Are you entitled to a deduction for legal expenses?

Answer: No

This ruling applies for the following period

Year ended 30 June 2011

The scheme commenced on

1 July 2010

Relevant facts and circumstances

You left one employer and commenced employment with another.

Your former employer commenced legal action against you in relation to a certain matter.

In accepting new employment within some months of termination of your employment you were in direct breach of your ongoing contractual obligations.

You incurred legal expenses in relation to the action.

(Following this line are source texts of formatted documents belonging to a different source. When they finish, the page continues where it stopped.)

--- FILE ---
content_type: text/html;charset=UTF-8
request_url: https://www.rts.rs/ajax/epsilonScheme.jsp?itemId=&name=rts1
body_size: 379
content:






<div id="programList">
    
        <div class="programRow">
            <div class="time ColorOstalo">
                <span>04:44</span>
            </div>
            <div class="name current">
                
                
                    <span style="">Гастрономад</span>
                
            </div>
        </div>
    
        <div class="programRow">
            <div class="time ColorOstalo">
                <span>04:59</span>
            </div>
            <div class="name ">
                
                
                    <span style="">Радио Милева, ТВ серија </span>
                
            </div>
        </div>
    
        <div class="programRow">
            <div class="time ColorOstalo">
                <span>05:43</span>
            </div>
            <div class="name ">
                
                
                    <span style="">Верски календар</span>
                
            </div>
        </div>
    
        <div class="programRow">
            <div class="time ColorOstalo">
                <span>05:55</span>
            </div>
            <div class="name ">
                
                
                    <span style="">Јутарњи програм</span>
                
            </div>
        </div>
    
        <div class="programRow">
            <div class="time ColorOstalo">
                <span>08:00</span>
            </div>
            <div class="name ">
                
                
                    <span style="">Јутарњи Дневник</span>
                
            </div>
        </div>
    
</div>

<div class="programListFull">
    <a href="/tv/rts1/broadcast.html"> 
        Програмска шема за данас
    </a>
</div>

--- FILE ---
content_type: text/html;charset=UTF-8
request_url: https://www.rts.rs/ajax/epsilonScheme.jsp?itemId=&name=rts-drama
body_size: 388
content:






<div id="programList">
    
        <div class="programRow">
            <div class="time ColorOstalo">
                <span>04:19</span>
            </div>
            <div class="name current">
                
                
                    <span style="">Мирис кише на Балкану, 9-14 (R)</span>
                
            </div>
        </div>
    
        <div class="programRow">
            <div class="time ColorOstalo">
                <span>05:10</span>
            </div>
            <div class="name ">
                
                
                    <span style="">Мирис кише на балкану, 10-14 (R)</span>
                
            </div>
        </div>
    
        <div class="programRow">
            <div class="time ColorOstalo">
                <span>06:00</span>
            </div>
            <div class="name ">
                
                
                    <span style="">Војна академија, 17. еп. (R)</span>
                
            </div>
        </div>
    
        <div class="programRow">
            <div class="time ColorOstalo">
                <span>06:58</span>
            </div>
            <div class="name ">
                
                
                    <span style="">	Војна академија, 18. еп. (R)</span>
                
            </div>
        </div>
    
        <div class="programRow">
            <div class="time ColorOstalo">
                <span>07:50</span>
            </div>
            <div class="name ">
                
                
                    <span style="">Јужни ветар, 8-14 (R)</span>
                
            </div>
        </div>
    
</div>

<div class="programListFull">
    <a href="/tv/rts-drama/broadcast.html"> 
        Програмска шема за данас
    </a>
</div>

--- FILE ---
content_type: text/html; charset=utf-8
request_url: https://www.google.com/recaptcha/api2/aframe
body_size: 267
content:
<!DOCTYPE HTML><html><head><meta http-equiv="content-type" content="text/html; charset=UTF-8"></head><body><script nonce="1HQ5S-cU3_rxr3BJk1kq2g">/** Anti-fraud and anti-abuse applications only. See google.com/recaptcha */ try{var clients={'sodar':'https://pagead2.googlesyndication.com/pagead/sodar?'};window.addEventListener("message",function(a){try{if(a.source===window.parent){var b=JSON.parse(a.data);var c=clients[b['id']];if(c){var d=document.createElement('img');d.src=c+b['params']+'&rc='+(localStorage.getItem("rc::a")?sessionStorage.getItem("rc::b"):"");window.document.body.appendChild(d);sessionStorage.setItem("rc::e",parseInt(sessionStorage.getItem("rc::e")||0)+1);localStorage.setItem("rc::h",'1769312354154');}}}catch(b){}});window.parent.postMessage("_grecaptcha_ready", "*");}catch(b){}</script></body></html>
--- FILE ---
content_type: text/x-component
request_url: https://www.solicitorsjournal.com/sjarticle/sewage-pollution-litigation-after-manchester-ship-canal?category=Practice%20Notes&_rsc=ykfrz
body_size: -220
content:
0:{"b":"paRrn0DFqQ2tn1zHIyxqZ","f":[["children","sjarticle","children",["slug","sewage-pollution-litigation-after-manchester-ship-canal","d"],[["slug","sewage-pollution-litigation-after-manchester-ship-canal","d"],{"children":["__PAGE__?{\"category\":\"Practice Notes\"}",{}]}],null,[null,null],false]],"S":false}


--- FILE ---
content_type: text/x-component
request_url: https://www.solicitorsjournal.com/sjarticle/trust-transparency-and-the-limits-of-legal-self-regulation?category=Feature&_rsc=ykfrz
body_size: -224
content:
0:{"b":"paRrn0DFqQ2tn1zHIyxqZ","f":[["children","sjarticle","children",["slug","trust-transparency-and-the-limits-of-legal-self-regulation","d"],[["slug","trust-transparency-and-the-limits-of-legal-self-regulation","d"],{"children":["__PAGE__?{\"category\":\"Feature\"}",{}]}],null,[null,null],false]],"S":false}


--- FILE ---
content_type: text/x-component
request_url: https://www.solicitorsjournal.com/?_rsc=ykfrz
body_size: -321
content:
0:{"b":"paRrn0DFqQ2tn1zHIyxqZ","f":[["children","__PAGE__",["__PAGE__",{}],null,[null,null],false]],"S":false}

Relevant legislative provisions

Income Tax Assessment Act 1997 Section 8-1

Reasons for decision

Section 8-1 of the Income Tax Assessment Act ITAA 1997 (ITAA 1997) allows a deduction for all losses and outgoings to the extent that they are incurred in gaining or producing assessable income, or necessarily incurred in carrying on a business for the purpose of gaining or producing assessable income, except where the outgoings are of a capital, private or domestic nature, or relate to the earning of exempt income.

For the settlement sum to constitute an allowable deduction, it must be shown that it was incidental or relevant to the production of the taxpayer's assessable income, ( Ronpibon Tin NL & Tong Kah Compound NL v. Federal Commissioner of Taxation (1949) 78 CLR 47; (1949) 4 AITR 236; (1949) 8 ATD 431).

Also, in determining whether a deduction for the settlement sum is allowable under section 8-1 of the ITAA 1997, the nature of the expenditure must be considered ( Hallstroms Pty Ltd v. Federal Commissioner of Taxation (1946) 72 CLR 634; (1946) 3 AITR 436; (1946) 8 ATD 190). The nature or character of the settlement sum follows the advantage that is sought to be gained by incurring the expenditure.

Therefore, payments as a result of legal action are generally deductible if they arise out of the day to day activities of the taxpayer's business . (Herald and Weekly Times Ltd v. Federal Commissioner of Taxation (1932) 48 CLR 113; (1932) 2 ATD 169) and the legal action has more than a peripheral connection to the taxpayer's income producing activities ( Magna Alloys and Research Pty Ltd v. FC of T (1980) 11 ATR 276; 80 ATC 4542).

Similarly, in FC of T v. Rowe (1995) 60 FCR 99; (1995) 31 ATR 392; 95 ATC 4691, the court accepted that legal expenses incurred in defending the manner in which a taxpayer performed his employment duties were allowable. The activities which produced the taxpayer's income were what exposed them to the liability against which they were defending themselves. No significance was placed by the court on the taxpayer's status as an employee.

In your case you were subject to the legal action in relation to activities you had undertaken which resulted in a breach of your employment contract with your previous employer. The activities to which the breach related were not employment duties and did not arise as a consequence of the performance of the taxpayer's duties from which they derived assessable income.

Accordingly, the legal fees incurred by you for breach of an employment contract are not deductible under section 8-1 of the ITAA 1997.